- _Document passage_:
Moreover, though, in the complaint it is stated that on the date of the alleged offence, the appellant had spotted Sonali talking with some unknown male at Relief Theater, Bharuch, which prompted him to commit the alleged offence, the aforesaid male was not examined by the prosecution to establish the said fact, and thus, the motive for commission of the alleged offence by the appellant remains shrouded in mystery.
17. Thus, from the above discussion it becomes clear that merely relying on the confession alleged to be made by the appellant, while he was in custody of P.W.-8, the trial Court came to the conclusion that the appellant was guilty of the alleged offence. It is very well-known that a statement made by an accused before the police, while in custody of police,cannot be used against him. We are, therefore, of the opinion that the trial Court committed an error in solely relying on the alleged statement made by the appellant before the police, while in custody of police. It is no doubt true that there are certain circumstances, which raises suspicion about the involvement of the appellant in the alleged offence. But, there is a well settled principle of law that the suspicion howsoever strong it may be, cannot be substituted for the evidence. In the case on hand, in view of the above discussion, it cannot be said that the chain of events stands completed and it points towards the guilt of the appellant only and that it is not possible to take a different view, then, the one taken by the trial Court. We are,therefore, inclined to accept the submissions made by Mr. A. D. Shah, learned Sr. Advocate for the appellant that the appellant requires to be granted the benefit of doubt.

- _Study material_:
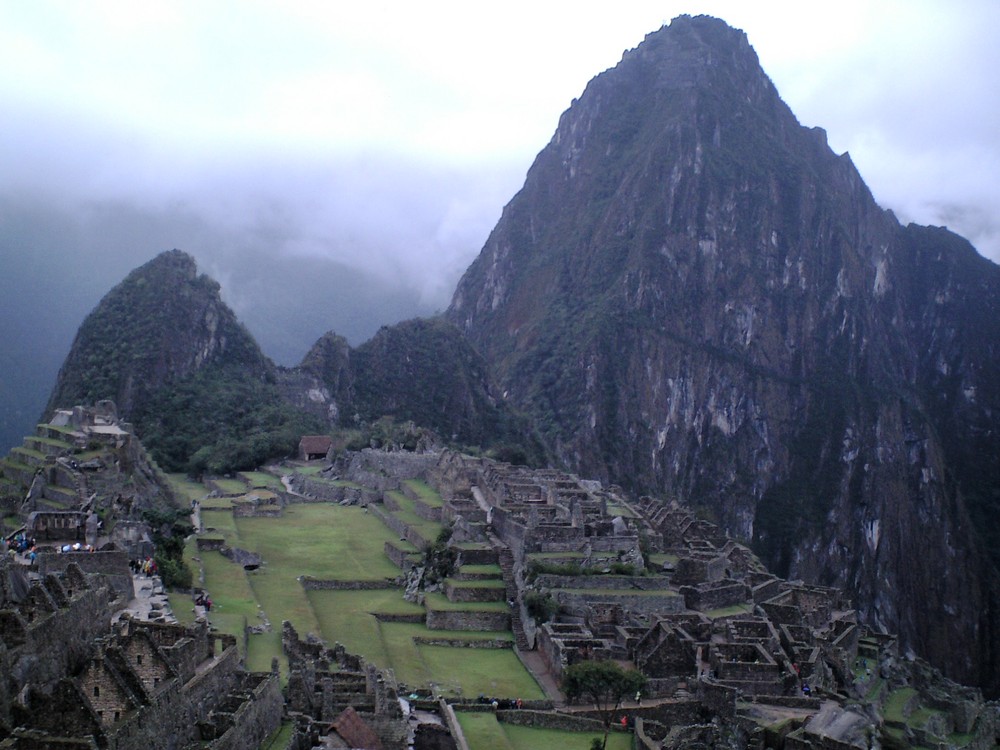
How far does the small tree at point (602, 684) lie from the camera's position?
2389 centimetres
---
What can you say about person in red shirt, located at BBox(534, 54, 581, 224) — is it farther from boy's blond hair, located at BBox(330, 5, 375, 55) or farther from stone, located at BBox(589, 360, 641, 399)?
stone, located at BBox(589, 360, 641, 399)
--
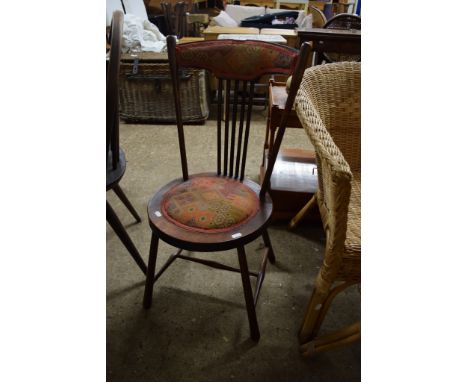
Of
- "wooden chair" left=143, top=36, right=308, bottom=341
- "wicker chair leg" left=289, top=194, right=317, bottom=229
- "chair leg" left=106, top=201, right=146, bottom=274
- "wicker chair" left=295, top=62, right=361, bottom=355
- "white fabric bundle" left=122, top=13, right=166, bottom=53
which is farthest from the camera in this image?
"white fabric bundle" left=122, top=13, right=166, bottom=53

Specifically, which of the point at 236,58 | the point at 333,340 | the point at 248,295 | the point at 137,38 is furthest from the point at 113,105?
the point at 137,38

- _Required actions_:
1 > Decide whether each statement agrees with the judgment excerpt. Answer yes or no, and quote the words from the excerpt that settle it.
(a) The prosecution examined the unknown male seen talking with Sonali.
(b) The court holds that a strong enough suspicion may take the place of evidence.
(c) The court agrees that the appellant should be given the benefit of doubt.
2 > Answer these questions from the judgment excerpt.
(a) Where did the appellant allegedly see Sonali talking with an unknown male?
(b) In whose custody was the appellant when he allegedly made the confession?
(c) Who was the learned Sr. Advocate for the appellant?
3 > Carry on the judgment excerpt from its last sentence, in the same style.
The entries have no connection to the judgment excerpt.

- _List of answers_:
1 >
(a) No: "the aforesaid male was not examined by the prosecution to establish the said fact"
(b) No: "the suspicion howsoever strong it may be, cannot be substituted for the evidence"
(c) Yes: "the appellant requires to be granted the benefit of doubt"

2 >
(a) At Relief Theater, Bharuch
(b) In the custody of P.W.-8
(c) Mr. A. D. Shah

3 >
18. In the result, the appeal is ALLOWED. The judgment and order of the trial Court, Dated : 05.04.2003, rendered in Sessions Case No. 134 of 1998, is quashed and set aside. The appellant - original accused is given the benefit of doubt and is ordered to be acquitted. The appellant is on bail, and hence, his bail bond stands canceled. The amount of fine, if any, paid, be refunded to the appellant. A copy of this order be sent to the concerned jail authorities, immediately."
19. One more aspect which goes to the root of the matter is that there is no forensic expert's evidence which would show that the scissors was used by the accused and accused alone.
20. In this case there is no eye witness, rather, P.W.1 nowhere states in his deposition that the appellant had run away with the bloodstained clothes from the residence of P.W.1. The reliance by Trial Court on the judgment in Salim Vs. State of U.P., J.I.C. 2010 (1) (Alld.) 44 is also bad in eye of law as, in the case in hand, no one has seen the appellant to have fled away with bloodstained clothes.
21. Looking into the factual scenario as it emerges from the aforesaid judgements, allegations against the present appellants are not proved. No one has seen them with the old man of 85 years. Therefore, the criminal appeal is liable to be allowed and the conviction is liable to be set aside as the reasoning given by the learned Judge cannot be accepted. The judgement of Kanti Lal (supra) will endorse the benefit to the appellants, however, the learned trial Judge has tried to show that the chain was complete but in our opinion the same has missing links and the accused are required to be acquitted.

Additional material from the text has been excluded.